» **GOAL OF THE EXERCISE**
In the article about Angie Jones's colonoscopy, what did doctors find during her exam?

» **SOURCE PASSAGE**
= Beginning of Section =

UCLA Health patient celebrates start of the 2023 Dodgers baseball season – and her good health following a game-changing colonoscopy
Angie Jones listened to her UCLA Health primary care doctor when she was told she was due for her first colonoscopy, which the U.S. Preventive Services Task Force now recommends most people get at age 45, instead of 50 as previously advised.
She is very glad she did.
During the exam, doctors found a large pre-cancerous polyp which was promptly removed, and regular monitoring continues to show no evidence of disease.
The 53-year-old U.S. Navy veteran, a lifelong Dodgers fan who began attending games with her father when she was a child, was delighted to share her story and promote the importance of screening at a preseason Dodgers-Angels game where she toured the stadium with her family and threw out the ceremonial first pitch. Angie was subsequently also honored at one of the first official games of the 2023 season.
“Since African-Americans are particularly at risk for colorectal cancer, getting the message out that screening saves lives is especially important,” said Jones. “I’m living proof of that.”
Colorectal cancer in the third leading cause of cancer, and the second most common cause of cancer deaths in the United States. Blacks are about 20% more likely to get the disease and about 40% more likely to die from it than other ethnic groups.
This form of cancer, however, is largely preventable with screening.

= End of Section =

» **STUDY MATERIAL**
= Beginning of Section =

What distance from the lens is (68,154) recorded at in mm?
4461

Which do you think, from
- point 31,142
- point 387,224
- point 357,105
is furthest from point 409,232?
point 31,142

= End of Section =

» **SOLUTION FOR THIS EXERCISE**
A large pre-cancerous polyp, which was promptly removed.